“The Church Is Divided By Gifts”

“The church is divided by gifts,” observed Pastor Donald Rayno as we  were finishing up our Chili burritos.

Don has served as director of the Raleigh-Area Concert of Prayer for twenty years. He has lunched with pastors of all traditions, Presbyterian to Pentecostal and everything in between. He has organized countless prayer meetings balancing the different ways congregations pray: silently, charismatically, liturgically, extemporarily. I was intrigued by his distillation,”What do you mean?”

“The charismatic churches emphasize the gifts of tongue and interpretation, the mainline churches, like your Presbyterian church, emphasize the gifts of teaching.” Suddenly the denominations of the church made sense, tragic sense.

“But isn’t that sad,” I replied, “Paul teaches Christ gave us gifts for the building up of the church but we have turned them to it’s very opposite? Using them to divide the church?”


here is one Lord,
one faith, one baptism,
one God and Father of all,
who is over all, in all,
and living through all.
-Ephesians 4:5-6

In Ephesians 4, Paul declares the church united, grounded on our “One Lord, one Faith, One Baptism.” If we are one, then, why are we so different? How do we account for the variety in the Church? Paul’s answer: the gifts of Christ make us different.

It is a brilliant theological insight. We are all the same because we are saved by One Lord. We are all different because there are many gifts from our One Lord. By rooting our differences to the gifting of Christ, it removes a rational for making differentiations a reason for discriminations. Most societies connect differences to birthrights. Some are born to rule, some are born to be ruled. But now, differences can be explained by the gifting of Christ. As such, gifts are not our birthrights to flaunt but Christ’s accomplishment. There is no hierarchy in our differences — no gift is better than another.

But what was meant for differentiation has become means of division. Somehow, the church took this teaching but still ordered the gifts, discriminating the orthodox from the heterodox.

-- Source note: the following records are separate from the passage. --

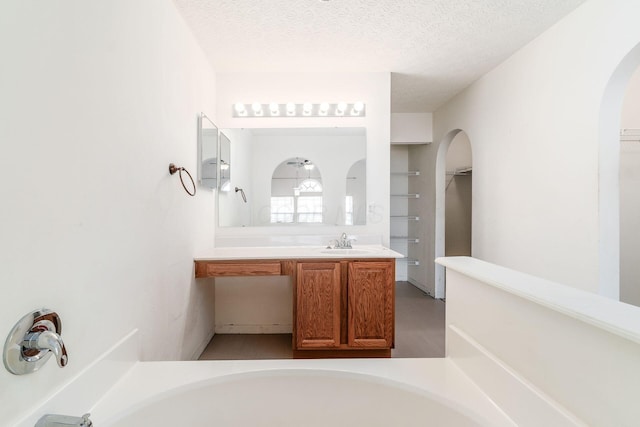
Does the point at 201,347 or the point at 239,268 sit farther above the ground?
the point at 239,268

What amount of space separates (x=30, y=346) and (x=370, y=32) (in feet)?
8.18

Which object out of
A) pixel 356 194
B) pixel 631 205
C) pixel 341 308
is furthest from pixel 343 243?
pixel 631 205

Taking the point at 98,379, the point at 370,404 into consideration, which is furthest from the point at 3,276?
the point at 370,404

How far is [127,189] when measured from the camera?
1.36 meters

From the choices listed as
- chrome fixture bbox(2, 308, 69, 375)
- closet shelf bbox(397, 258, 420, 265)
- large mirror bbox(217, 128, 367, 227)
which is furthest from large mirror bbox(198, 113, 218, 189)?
closet shelf bbox(397, 258, 420, 265)

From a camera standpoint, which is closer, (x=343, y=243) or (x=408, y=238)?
(x=343, y=243)

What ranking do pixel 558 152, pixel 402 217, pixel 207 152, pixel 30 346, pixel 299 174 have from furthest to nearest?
1. pixel 402 217
2. pixel 299 174
3. pixel 207 152
4. pixel 558 152
5. pixel 30 346

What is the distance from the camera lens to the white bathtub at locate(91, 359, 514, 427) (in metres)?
1.06

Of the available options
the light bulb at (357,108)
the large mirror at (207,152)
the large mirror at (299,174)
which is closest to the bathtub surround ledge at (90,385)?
the large mirror at (207,152)

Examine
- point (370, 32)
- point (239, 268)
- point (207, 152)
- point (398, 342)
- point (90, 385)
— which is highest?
point (370, 32)

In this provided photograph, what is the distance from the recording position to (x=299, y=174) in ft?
9.91

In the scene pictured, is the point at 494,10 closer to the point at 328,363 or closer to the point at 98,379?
the point at 328,363

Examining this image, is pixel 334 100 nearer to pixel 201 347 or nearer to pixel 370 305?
pixel 370 305

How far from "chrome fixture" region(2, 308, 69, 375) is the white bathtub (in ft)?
1.09
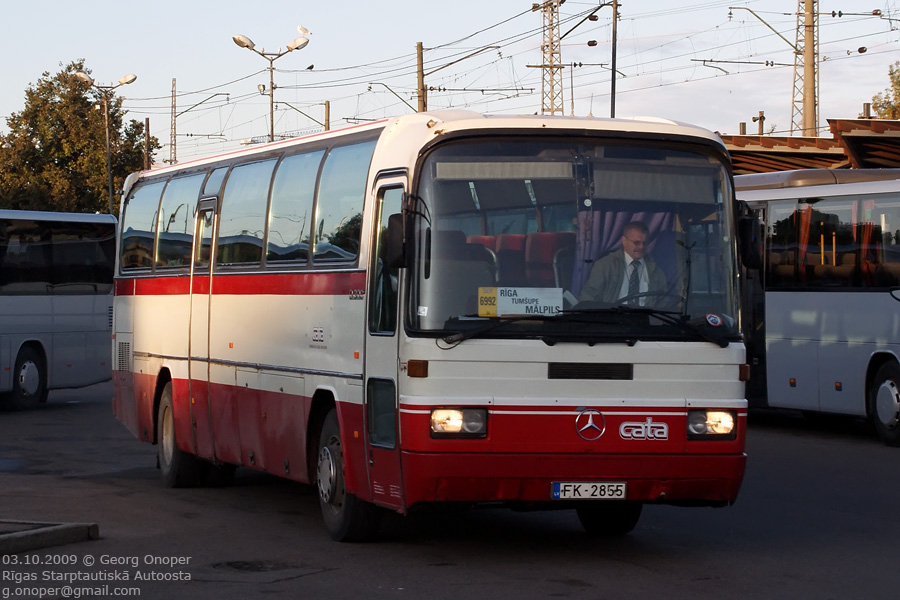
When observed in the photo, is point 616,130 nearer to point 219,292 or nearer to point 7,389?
point 219,292

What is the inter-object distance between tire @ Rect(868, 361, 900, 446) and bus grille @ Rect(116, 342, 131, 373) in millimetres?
9377

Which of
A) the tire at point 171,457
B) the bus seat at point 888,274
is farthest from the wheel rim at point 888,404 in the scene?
the tire at point 171,457

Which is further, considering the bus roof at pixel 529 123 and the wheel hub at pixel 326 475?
the wheel hub at pixel 326 475

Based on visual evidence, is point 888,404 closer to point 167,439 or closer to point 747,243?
point 167,439

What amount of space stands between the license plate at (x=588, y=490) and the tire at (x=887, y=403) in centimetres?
1037

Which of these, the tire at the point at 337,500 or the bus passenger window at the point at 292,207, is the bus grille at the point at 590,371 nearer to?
the tire at the point at 337,500

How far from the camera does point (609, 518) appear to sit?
1119cm

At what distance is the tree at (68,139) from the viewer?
64125 mm

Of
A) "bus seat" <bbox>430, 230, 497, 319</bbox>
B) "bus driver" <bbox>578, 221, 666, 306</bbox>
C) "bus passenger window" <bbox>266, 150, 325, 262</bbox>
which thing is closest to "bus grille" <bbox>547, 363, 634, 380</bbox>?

I understand why we might misuse our gifts and make them dividing walls. Gifts are not just external, skills we accrue. Gifts start from the way we see the world. We are gifted in certain way because we see the world in that certain way. An artist sees a flower and sees colors and shapes, a scientist sees a specimen, and a poet sees a metaphor. They were already seeing it that way before their respectively learned skills refined their expressions of their seemingly inborn perception.
We, naturally, see God through our gifts. The Charismatic sees God as the Supernatural, the Teacher sees God as the Truth, the Prophet sees God as the Judge.
The gifts of Christ emerge from how we are wired so we easily identify ourselves with our gifts. And once we identify ourselves with our gifts, we need our God to be exactly the way we see Him. That ossification buttresses our identity. God must be a Judge or all my prophetic work would be pointless.
We must return to Paul’s theological insight. Our gifts are not our identities for they were never ours to begin with. They are not our birthright thus not who we are. They were obtained by Christ. This is why Paul quotes from Psalm 68 in his Ephesus letter, to thoroughly separate gifts from birth.
However, he has given each one of us a special gift
through the generosity of Christ.
That is why the Scriptures say,
“When he ascended to the heights,
he led a crowd of captives
and gave gifts to his people.”
-Ephesians 4:7-8
Once the gifts are firmly and solely rooted in the accomplishments of Christ, it frees us from demanding that our gifts, our way of seeing the world, be the only or even the best way. Because our identity is not tethered to our gifts, we are free to practice them passionately while recognizing the value of other’s gifts.
Yet we continue to equate gifts to our birthright. When we say only men can preach, or those of certain color lead better, we are connecting gifts to our birthrights. We have convoluted ways of holding onto this pagan mindset, of privileging one birth over another.
By making gifts the work of Christ, Paul opened all positions of the church to everyone: Jews and Gentiles, men and women, masters and slaves. When we honor the gifts of Christ in people wherever they may be found, we would witness the original intent of those gifts, the building up of the church.
He makes the whole body fit together perfectly.
As each part does its own special work, it helps the other parts grow,
so that the whole body is healthy and growing and full of love.